Господи, подумал Джеймс, Господь наш и Пресвятая Дева, и все Святое Семейство вообще, чины ангельские и архангельские, а также бараны в стойле — объясните мне, почему порой обнять живого человека, умытого и наряженного, противнее, чем перетаскать десяток покойников?! Потому, сказали чины архангельские в голове — голосом Клода — что мертвецы это удовлетворительный плод трудов праведных, а некоторые живые — упрек свыше в недостаточном усердии.

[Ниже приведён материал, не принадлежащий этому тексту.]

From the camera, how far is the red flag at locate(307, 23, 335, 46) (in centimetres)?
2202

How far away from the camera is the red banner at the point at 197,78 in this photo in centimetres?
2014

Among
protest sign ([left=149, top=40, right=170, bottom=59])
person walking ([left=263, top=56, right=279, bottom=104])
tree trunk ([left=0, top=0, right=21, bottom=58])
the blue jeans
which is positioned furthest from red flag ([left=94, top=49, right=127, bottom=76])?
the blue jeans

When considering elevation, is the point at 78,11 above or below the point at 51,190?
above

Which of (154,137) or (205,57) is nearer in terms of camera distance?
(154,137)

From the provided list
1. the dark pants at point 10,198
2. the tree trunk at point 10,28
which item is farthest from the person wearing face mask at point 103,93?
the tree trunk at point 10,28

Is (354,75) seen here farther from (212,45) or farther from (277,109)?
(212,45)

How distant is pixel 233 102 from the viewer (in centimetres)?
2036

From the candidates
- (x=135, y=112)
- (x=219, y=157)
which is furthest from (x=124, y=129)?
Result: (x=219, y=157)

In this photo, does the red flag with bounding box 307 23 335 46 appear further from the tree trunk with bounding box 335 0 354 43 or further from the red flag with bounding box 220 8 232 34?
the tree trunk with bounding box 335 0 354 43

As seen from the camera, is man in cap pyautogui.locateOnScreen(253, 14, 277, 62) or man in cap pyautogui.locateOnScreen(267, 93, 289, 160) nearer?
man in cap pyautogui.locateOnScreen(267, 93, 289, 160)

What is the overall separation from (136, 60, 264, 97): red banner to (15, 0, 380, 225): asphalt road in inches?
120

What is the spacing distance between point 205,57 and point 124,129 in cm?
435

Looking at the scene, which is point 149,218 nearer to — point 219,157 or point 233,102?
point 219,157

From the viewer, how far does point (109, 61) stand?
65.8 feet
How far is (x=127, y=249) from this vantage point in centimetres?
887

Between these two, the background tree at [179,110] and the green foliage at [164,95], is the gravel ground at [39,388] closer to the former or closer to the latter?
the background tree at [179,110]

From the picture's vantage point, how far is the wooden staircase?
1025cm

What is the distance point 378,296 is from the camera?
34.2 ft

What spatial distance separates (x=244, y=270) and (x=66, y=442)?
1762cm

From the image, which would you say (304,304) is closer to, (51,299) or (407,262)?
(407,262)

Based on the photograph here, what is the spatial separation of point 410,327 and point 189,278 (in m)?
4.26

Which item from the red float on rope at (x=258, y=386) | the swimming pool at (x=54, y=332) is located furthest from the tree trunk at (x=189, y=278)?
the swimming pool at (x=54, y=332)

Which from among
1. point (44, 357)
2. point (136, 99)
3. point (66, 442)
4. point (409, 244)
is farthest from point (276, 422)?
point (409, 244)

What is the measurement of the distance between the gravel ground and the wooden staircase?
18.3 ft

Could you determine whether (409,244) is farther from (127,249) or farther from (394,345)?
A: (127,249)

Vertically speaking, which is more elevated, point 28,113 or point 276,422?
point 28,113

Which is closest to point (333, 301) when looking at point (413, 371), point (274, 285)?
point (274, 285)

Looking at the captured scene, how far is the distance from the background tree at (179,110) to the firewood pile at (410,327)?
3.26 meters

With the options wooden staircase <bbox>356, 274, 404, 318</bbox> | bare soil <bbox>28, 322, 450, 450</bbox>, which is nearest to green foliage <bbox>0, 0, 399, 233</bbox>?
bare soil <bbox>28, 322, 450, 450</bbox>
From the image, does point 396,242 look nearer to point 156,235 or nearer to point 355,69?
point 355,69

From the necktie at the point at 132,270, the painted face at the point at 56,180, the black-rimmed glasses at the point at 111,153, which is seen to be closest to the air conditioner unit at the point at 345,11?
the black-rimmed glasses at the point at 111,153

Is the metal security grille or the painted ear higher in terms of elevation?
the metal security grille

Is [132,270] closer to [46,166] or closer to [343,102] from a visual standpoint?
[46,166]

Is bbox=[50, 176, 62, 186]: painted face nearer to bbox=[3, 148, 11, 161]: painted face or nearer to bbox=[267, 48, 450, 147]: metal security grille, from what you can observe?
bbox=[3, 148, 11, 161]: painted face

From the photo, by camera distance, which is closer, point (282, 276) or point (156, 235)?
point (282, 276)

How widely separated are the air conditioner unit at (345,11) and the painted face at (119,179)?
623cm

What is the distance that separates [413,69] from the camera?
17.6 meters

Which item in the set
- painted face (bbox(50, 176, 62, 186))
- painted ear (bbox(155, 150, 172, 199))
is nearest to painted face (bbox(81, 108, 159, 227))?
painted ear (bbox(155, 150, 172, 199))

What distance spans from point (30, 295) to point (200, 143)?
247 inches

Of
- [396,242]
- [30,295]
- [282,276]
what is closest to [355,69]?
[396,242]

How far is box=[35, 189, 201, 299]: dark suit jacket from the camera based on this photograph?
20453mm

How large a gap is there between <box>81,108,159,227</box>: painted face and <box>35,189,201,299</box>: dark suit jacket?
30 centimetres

Представьте себе, что за окном зима и крыши внизу белы от снега. Представьте, что снег этот, там, снаружи, сейчас летит параллельно земле — и тем невезучим, что построили дома дверью к ветру, утром придется выкапываться. Но это — им. А вам тепло и светло. Новые стенные панели, без щелей, новая обивка, свечи,

зеркала. Темноте, камню и холоду не оставили шансов. А еще играет музыка — легко и ненавязчиво вплетаясь в разговор, поддерживая тему как третий собеседник. Пимент немного сладковат, но для зимы это даже хорошо, геометрический узор на кубке каждый раз напоминает пальцам о себе, добавляет к вкусу вина. А напротив, наполовину облокотившись на лютниста, сидит очень красивая женщина и говорит об интересных вещах. Эта женщина — ваша королева. Лютнист играет, словно и не замечая ни королевской вольности, ни беседы — молчит, а на него уже два десятка раз успели нажаловаться, мол, непочтителен, неподобающе ведет себя с Ее Величеством, вездесущ и во все суется. Как всегда, где не наврали, там преувеличили. Так, тихая бледная немочь в кудряшках и кружевах, а музыкант хороший, умелый — и чего ж надо нашим лордам? Хотя Мария могла бы быть и поосторожнее, но в тепле, безветрии, под струнный перебор об этом думать не хочется; лорды, сплетни, недовольство — все это остается снаружи, вне пределов золотой сферы света, музыки, слов. Предмет же разговора оказался бы трудной задачей для любого музыканта, кроме очень хорошего.